→ What you are asked to do: Reproduce word for word the stretch of material from the line containing "If comparing point" through the line containing "3.46 meters", including both of those lines.
### Records supplied
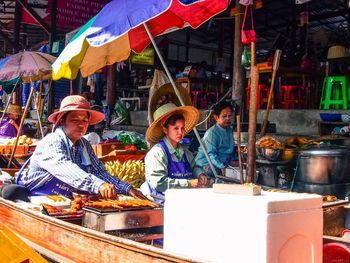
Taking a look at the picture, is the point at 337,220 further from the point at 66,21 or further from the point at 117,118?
the point at 66,21

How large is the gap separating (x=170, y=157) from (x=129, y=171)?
230cm

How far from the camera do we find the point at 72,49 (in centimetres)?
414

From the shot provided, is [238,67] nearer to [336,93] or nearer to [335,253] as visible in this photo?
[336,93]

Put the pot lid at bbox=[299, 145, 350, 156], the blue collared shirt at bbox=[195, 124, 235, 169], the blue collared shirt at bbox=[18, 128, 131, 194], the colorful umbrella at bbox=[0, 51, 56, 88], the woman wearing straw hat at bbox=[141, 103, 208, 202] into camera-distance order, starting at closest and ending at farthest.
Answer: the blue collared shirt at bbox=[18, 128, 131, 194] < the woman wearing straw hat at bbox=[141, 103, 208, 202] < the pot lid at bbox=[299, 145, 350, 156] < the blue collared shirt at bbox=[195, 124, 235, 169] < the colorful umbrella at bbox=[0, 51, 56, 88]

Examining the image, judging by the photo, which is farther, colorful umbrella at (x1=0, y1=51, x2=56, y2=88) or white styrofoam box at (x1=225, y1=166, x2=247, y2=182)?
colorful umbrella at (x1=0, y1=51, x2=56, y2=88)

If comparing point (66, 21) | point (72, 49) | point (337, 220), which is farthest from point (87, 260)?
point (66, 21)

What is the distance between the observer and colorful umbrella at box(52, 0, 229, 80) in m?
3.56

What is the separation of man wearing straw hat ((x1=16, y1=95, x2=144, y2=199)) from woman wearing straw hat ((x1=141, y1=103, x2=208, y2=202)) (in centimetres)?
21

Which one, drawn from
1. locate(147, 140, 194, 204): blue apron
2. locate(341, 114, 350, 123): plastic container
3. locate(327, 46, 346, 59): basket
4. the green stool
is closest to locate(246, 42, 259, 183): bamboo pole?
locate(147, 140, 194, 204): blue apron

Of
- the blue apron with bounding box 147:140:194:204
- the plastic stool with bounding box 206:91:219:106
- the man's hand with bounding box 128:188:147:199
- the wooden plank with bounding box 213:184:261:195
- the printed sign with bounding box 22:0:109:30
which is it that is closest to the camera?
the wooden plank with bounding box 213:184:261:195

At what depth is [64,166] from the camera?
3.46 meters

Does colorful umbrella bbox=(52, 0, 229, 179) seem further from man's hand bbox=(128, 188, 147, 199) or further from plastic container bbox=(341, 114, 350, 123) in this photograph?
plastic container bbox=(341, 114, 350, 123)

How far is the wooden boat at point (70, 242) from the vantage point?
2.24 metres

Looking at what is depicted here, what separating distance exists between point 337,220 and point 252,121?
2.93ft
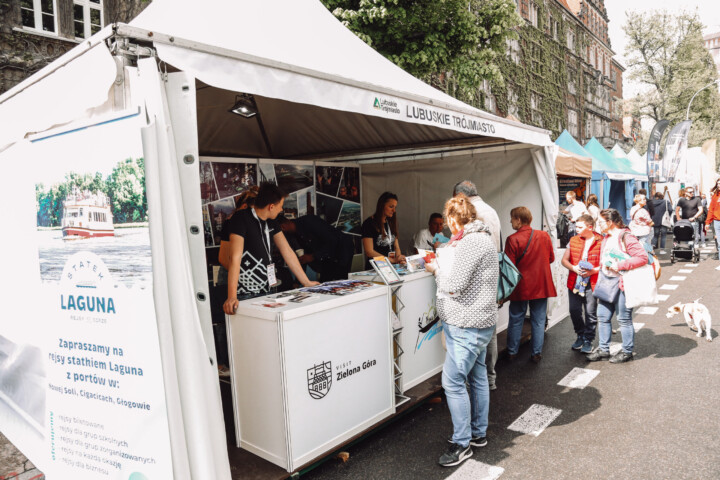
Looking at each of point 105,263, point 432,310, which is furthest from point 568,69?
point 105,263

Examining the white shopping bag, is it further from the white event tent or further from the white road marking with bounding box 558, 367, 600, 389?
the white event tent

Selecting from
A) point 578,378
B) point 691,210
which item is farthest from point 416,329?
point 691,210

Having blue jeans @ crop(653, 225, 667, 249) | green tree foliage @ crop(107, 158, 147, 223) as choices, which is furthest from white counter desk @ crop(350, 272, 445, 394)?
blue jeans @ crop(653, 225, 667, 249)

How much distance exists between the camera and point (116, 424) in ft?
7.74

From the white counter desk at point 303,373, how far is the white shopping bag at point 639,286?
2905 millimetres

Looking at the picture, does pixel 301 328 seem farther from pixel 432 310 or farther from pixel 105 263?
pixel 432 310

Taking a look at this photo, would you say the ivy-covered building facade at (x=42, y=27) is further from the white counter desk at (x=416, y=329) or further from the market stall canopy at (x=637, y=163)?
the market stall canopy at (x=637, y=163)

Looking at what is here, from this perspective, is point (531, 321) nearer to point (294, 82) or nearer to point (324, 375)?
point (324, 375)

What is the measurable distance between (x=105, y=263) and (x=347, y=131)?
185 inches

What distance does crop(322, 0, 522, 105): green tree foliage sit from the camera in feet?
29.2

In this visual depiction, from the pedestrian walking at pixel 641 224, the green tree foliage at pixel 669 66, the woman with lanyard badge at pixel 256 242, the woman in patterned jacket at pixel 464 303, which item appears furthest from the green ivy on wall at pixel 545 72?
the woman in patterned jacket at pixel 464 303

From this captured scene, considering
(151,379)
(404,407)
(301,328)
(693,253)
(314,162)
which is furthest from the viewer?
(693,253)

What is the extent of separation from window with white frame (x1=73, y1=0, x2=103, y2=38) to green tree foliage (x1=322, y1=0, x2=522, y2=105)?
217 inches

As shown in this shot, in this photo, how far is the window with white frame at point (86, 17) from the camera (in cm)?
1062
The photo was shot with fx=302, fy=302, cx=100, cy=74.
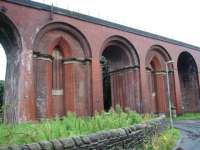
######
→ In response:
If comparing point (66, 21) | point (72, 49) | point (337, 220), which is farthest from point (87, 260)?
point (66, 21)

What is the distance between the observer and colorful umbrella at box(52, 0, 229, 80) in m?
3.56

What is the separation of man wearing straw hat ((x1=16, y1=95, x2=144, y2=199)) from woman wearing straw hat ((x1=141, y1=103, x2=208, y2=202)) (in centimetres)?
21

Which one, drawn from
1. locate(147, 140, 194, 204): blue apron
2. locate(341, 114, 350, 123): plastic container
3. locate(327, 46, 346, 59): basket
4. the green stool
is closest to locate(246, 42, 259, 183): bamboo pole?
locate(147, 140, 194, 204): blue apron

Of
- the blue apron with bounding box 147:140:194:204
- the plastic stool with bounding box 206:91:219:106
- the man's hand with bounding box 128:188:147:199
- the wooden plank with bounding box 213:184:261:195
- the printed sign with bounding box 22:0:109:30
which is it that is closest to the camera?
the wooden plank with bounding box 213:184:261:195

At what depth is [64,166] from the camera?
3.46 meters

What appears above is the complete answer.